▸ DATA IN THIS EXERCISE
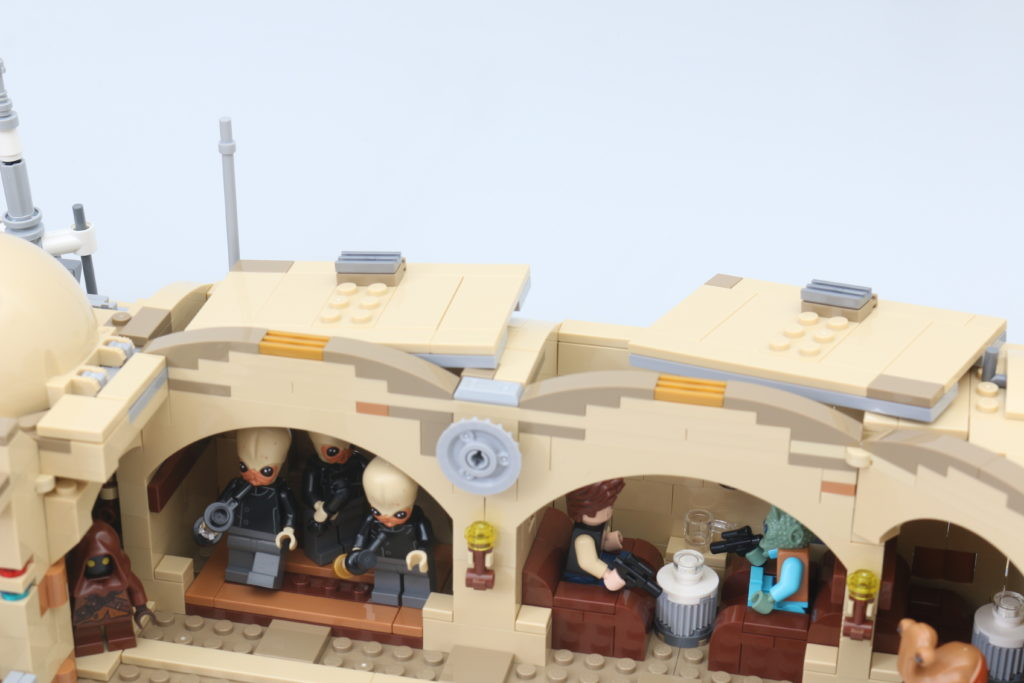 LEGO Star Wars 75290 Mos Eisley Cantina Review 64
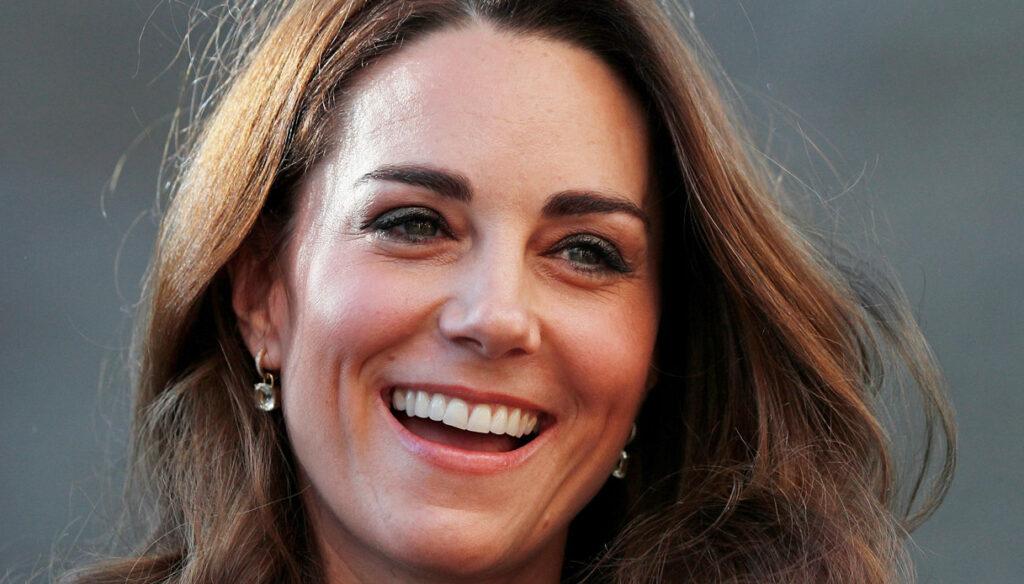 Kate Middleton è un incanto: il segreto della sua giacca smoking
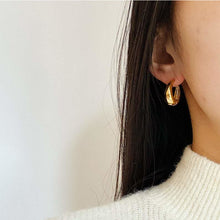 Load image into Gallery viewer, Zélie Gold Hoop Earrings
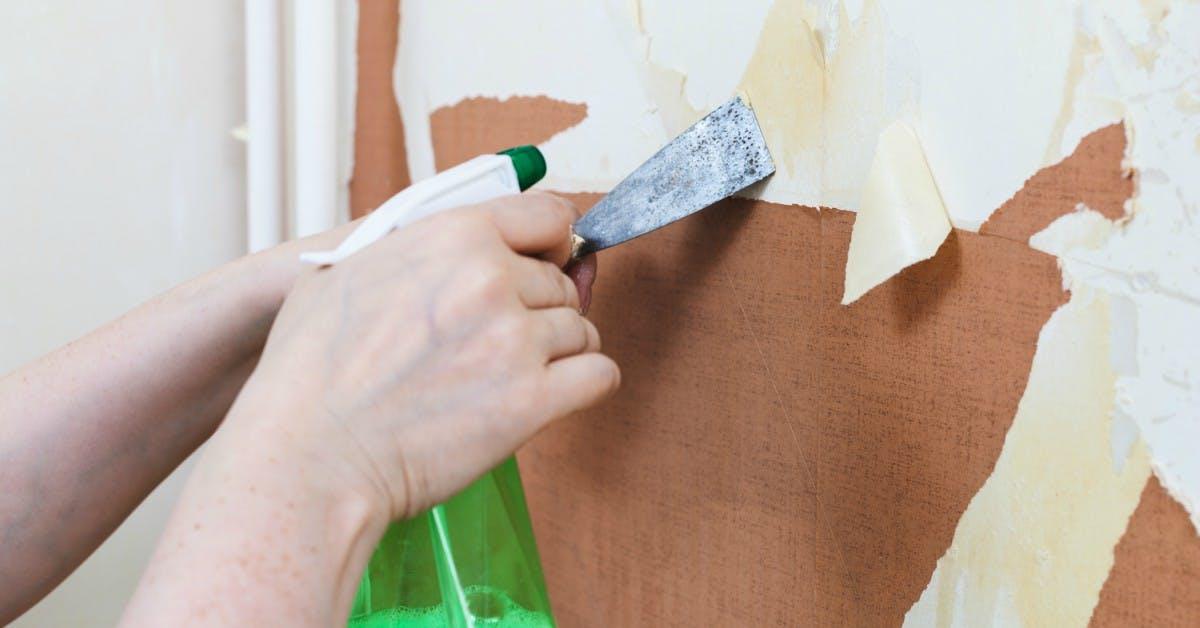 Behang-verwijderen-en-afweken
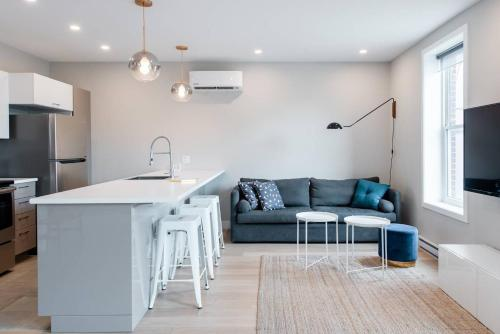 . 2-Bedroom Apartment in the Heart of Little Italy by Den Stays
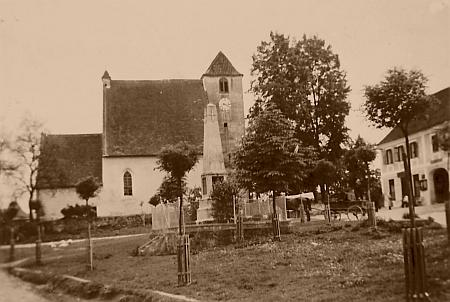 Někdejší pomník padlým z první světové války na žumberské návsi, jehož zbytky bez desek se jmény vojáků se doposud nacházejí v blízkosti místního kravína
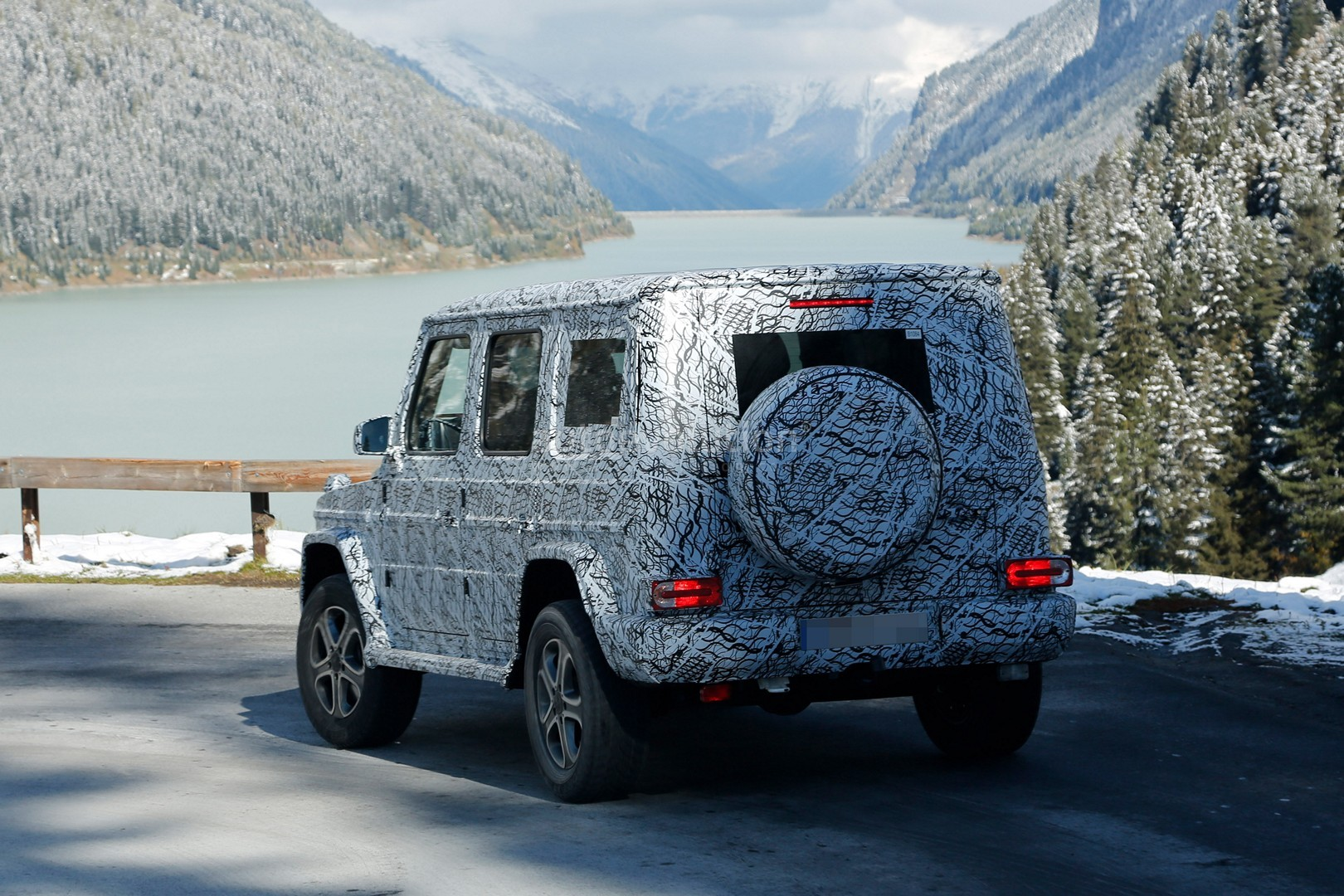 2017 - [Mercedes-Benz] Classe G II - Page 2 2018-mercedes-g-class-sees-snow-gets-ready-for-winter-testing_1
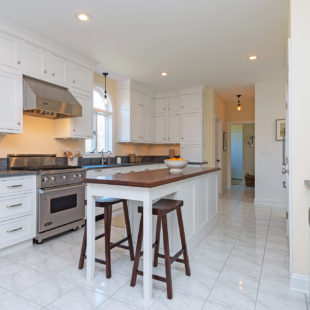 Flemington Kitchen with StarMark Cabinetry 11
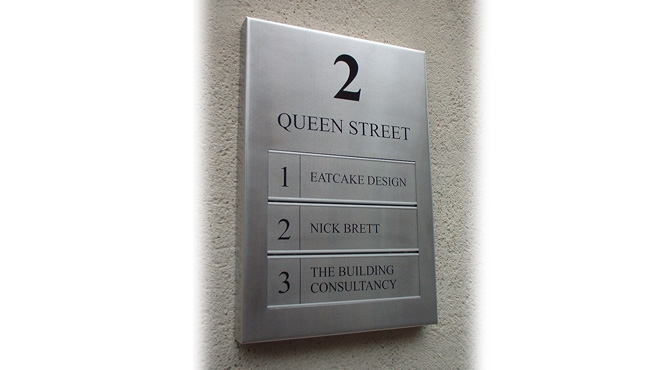 2 Queen Street, Bristol - Signage made by Wards of Bristol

▸ EXERCISE PROMPT
Write out the material above exactly; no pictures.

▸ RESPONSE FOR THIS EXERCISE
 LEGO Star Wars 75290 Mos Eisley Cantina Review 64
 Kate Middleton è un incanto: il segreto della sua giacca smoking
 Load image into Gallery viewer, Zélie Gold Hoop Earrings
 Behang-verwijderen-en-afweken
 . 2-Bedroom Apartment in the Heart of Little Italy by Den Stays
 Někdejší pomník padlým z první světové války na žumberské návsi, jehož zbytky bez desek se jmény vojáků se doposud nacházejí v blízkosti místního kravína
 2017 - [Mercedes-Benz] Classe G II - Page 2 2018-mercedes-g-class-sees-snow-gets-ready-for-winter-testing_1
 Flemington Kitchen with StarMark Cabinetry 11
 2 Queen Street, Bristol - Signage made by Wards of Bristol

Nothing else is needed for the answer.